Venice: Masked mystery plays a central role in Carnevale
February 19, 2014
On a Sunday morning the second day of Carnevale in Venice, the full vaporetto was as quiet as a church. The few passengers who spoke at all whispered unheard over the waterbus’ motor as we plied the unusually serene canal. We penitents were on our way, as directed by the woman selling vaporetto tickets, to St. Mark’s Square to watch a boat parade.
But we were going the wrong way.
After a 9-euro ($12.60) cappuccino and a 40-minute wait spent scanning the canal for boats, I learned that the parade, by the Coordinamento Associazioni Remiere di Voga alla Veneta, was to sail elsewhere, in the Cannaregio district, wherever that was.
I boarded another vaporetto and headed back the same way I’d come. By the time I arrived, the parade was over.
These things happen when traveling abroad, don’t you find?
I consoled myself with the thought that I’d also missed the Zombie Walk on Saturday — the photos online are quite frightening — and that there were plenty more events before Venice’s annual pre-Lenten festival full of concerts, contests, circuses, exhibitions parades, dinners and balls ends on March 4 that I might actually locate. Because most of them are in St. Mark’s Square.

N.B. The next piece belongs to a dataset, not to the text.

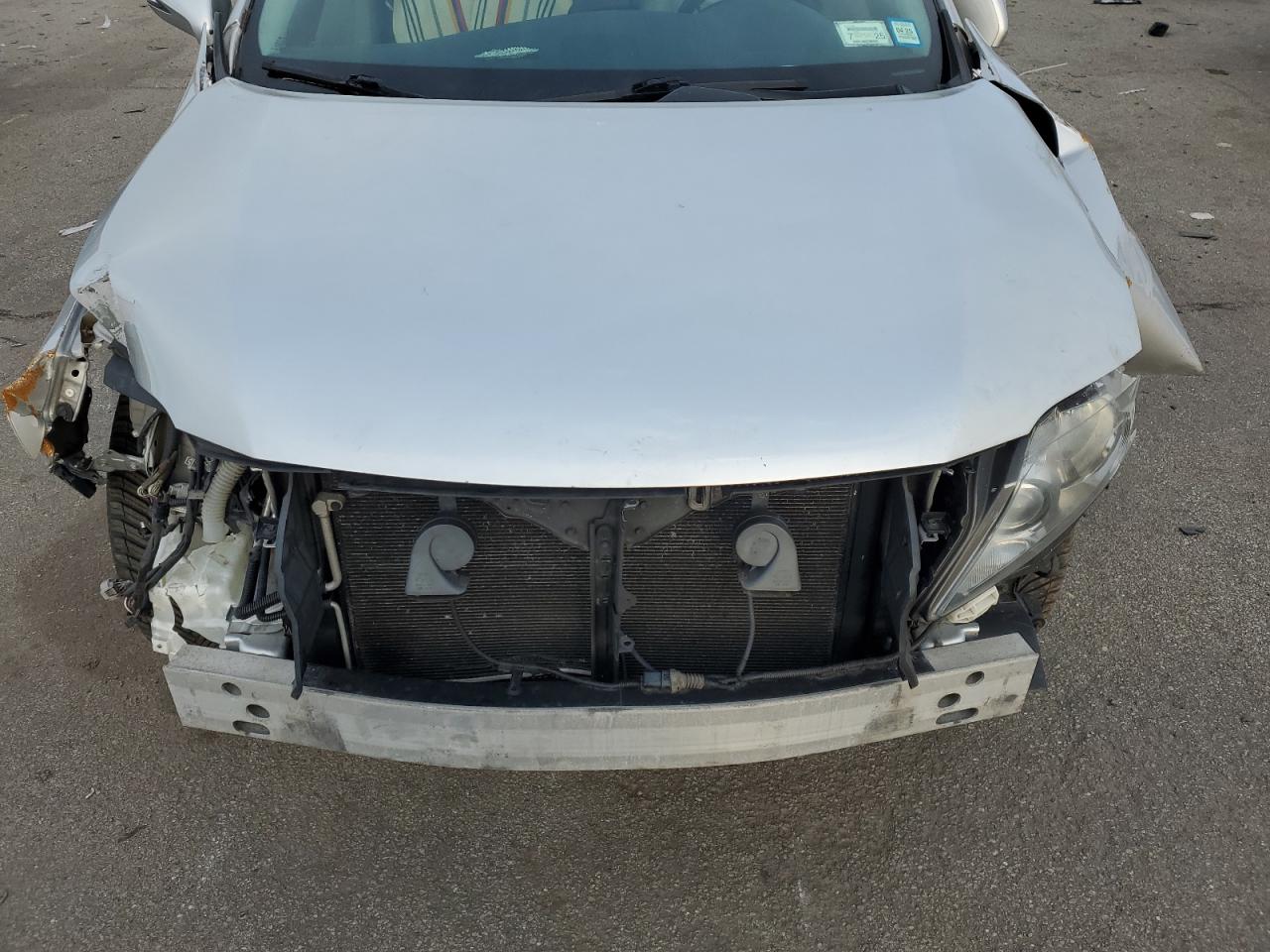 2012 Lexus RX - Image 12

And really, any day in Venice is a carnival.
Right now, though, it’s even trippier than usual. Throngs of tourists from all over stroll about as usual, looking in shops, gazing at architecture, eating pasta with squid ink, but they do it wearing masks and costumes.
There’s quite the reason for this, according to the Carnevale English website: “… to rediscover, through their costumes and through the masked city, the importance of fantasy, both popular and cultured, esoteric and didactic, and its relationship with humankind and the environment. A gateway between the East and the West, where myths — and fears — of overseas monstrous and surprising creatures were translated into tales, paintings, decorations, to be exported to Europe along the canals and the roads scoured by merchants.”

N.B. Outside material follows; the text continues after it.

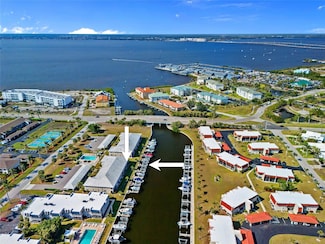 220 Coldeway Dr Unit 211, Punta Gorda, FL 33950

According to the British newspaper The Telegraph, “St. Mark’s Square is the fulcrum of carnival activities, and that’s where you’ll find the most extraordinary costumes — many hoping for a chance in the best costume.”
Best costumes and masks will be judged twice daily on stage at St. Mark’s Square; the best of the best takes place on March 2.
This year, key carnival events will also take place inside the Arsenale, Venice’s magnificent historic shipyard, with waterborne pageants, re-enactments, street artists and bands. Much of the entertainment is free. The balls and parties, on the other hand, can cost hundreds or thousands of euros. Considered the top of the heap is the annual Gran Ballo della Cavalchina, an extravaganza inside La Fenice opera house next month.
For some, the highlight of the entire event is the Volo dell’Angelo, or “Flight of the Angel.” That’s when, on Feb. 23, a beauty pageant winner will ride a zip wire from the campanile in St Mark’s Square.